Sun Xiaolan, Xu Jia, Chen Feier, Lei Haiyan, Chen Wei, Ding Fang, Li Xueping
Chengdu University of Traditional Chinese Medicine, Chengdu, Sichuan Province, China.
Hospital of Chengdu University of Traditional Chinese Medicine, No. 39 Shi-Er-Qiao Road, Chengdu, 610072, Sichuan Province, China.
Sci Rep. 2025 Aug 6;15(1):28830. doi: 10.1038/s41598-025-13712-x.
The objective of this research was to identify the factors contributing to the decline in handgrip strength among middle-aged and elderly individuals with this condition. In addition, an algorithmic model for the detection of probable sarcopenia will be developed. This research encompassed the collection and evaluation of fundamental data, laboratory indicators, body composition metrics, and lifestyle factors. Patients were diagnosed with handgrip strength loss according to the diagnostic criteria established by the Asian Working Group for Sarcopenia in 2019, specifically for "probable sarcopenia". A multifactorial logistic regression model was employed to discern the independent variables that significantly influence the occurrence of handgrip strength reduction among patients suffering from coronary artery disease. An internal validation of this model was conducted using the bootstrap repetitive sampling technique.

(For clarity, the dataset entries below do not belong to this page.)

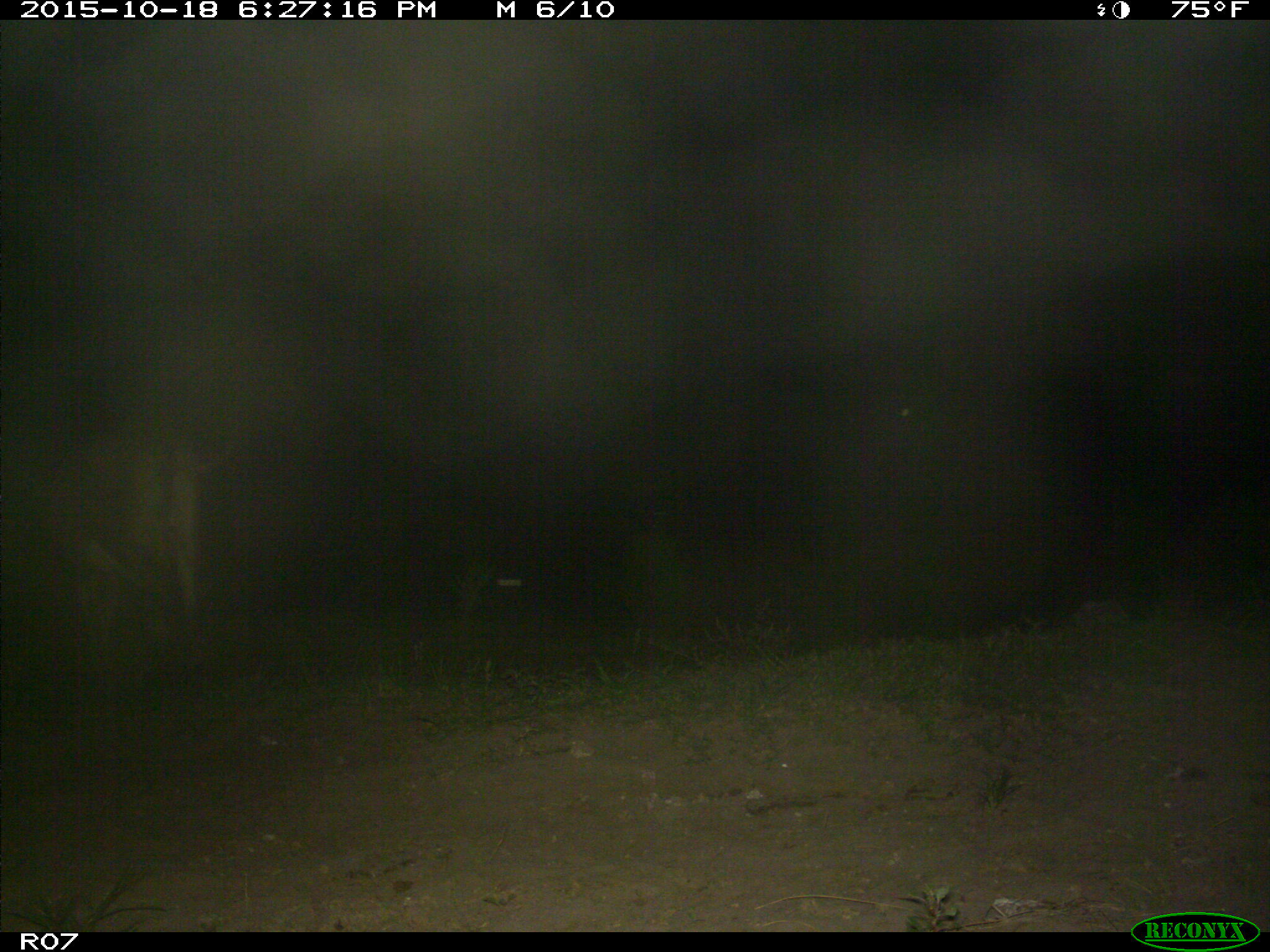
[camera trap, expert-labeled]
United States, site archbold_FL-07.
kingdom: Animalia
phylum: Chordata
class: Mammalia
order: Artiodactyla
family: Bovidae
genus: Bos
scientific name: Bos taurus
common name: domestic cow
Bos taurus (domestic cow).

The predictive efficacy of the model was assessed through comparisons of the area under the receiver operating characteristic curve, the calibration curve, and the decision curve for the subjects. High gait speed (OR 0.015; 95%CI 0.001-0.232), high calf circumference (OR 0.650; 95%CI 0.503-0.839), and high albumin level (OR 0.714; 95%CI 0.572-0.891) were significantly and negatively associated with reduced handgrip strength, which were protective factors for the development of probable sarcopenia. (all p < 0.05). Gait speed, calf circumference, and serum albumin levels were independent factors that influenced the likelihood of developing probable sarcopenia. The nomogram model based on these factors has a certain predictive value of probable sarcopenia, which can guide the development of disease prevention strategies.
本研究的目的是确定导致患有这种疾病的中老年人握力下降的因素。此外,还将开发一种用于检测可能的肌肉减少症的算法模型。本研究涵盖了基础数据、实验室指标、身体成分指标和生活方式因素的收集与评估。根据亚洲肌肉减少症工作组2019年制定的诊断标准,对患者进行握力丧失诊断,具体针对“可能的肌肉减少症”。采用多因素逻辑回归模型来识别显著影响冠心病患者握力下降发生的独立变量。使用自助重复抽样技术对该模型进行内部验证。通过比较受试者的受试者工作特征曲线下面积、校准曲线和决策曲线来评估模型的预测效能。高步速(OR 0.015;95%CI 0.001 - 0.232)、高小腿围(OR 0.650;95%CI 0.503 - 0.839)和高白蛋白水平(OR 0.714;95%CI 0.572 - 0.891)与握力下降显著负相关,是可能发生肌肉减少症的保护因素。(所有p < 0.05)。步速、小腿围和血清白蛋白水平是影响可能发生肌肉减少症可能性的独立因素。基于这些因素的列线图模型对可能的肌肉减少症具有一定的预测价值,可指导疾病预防策略的制定。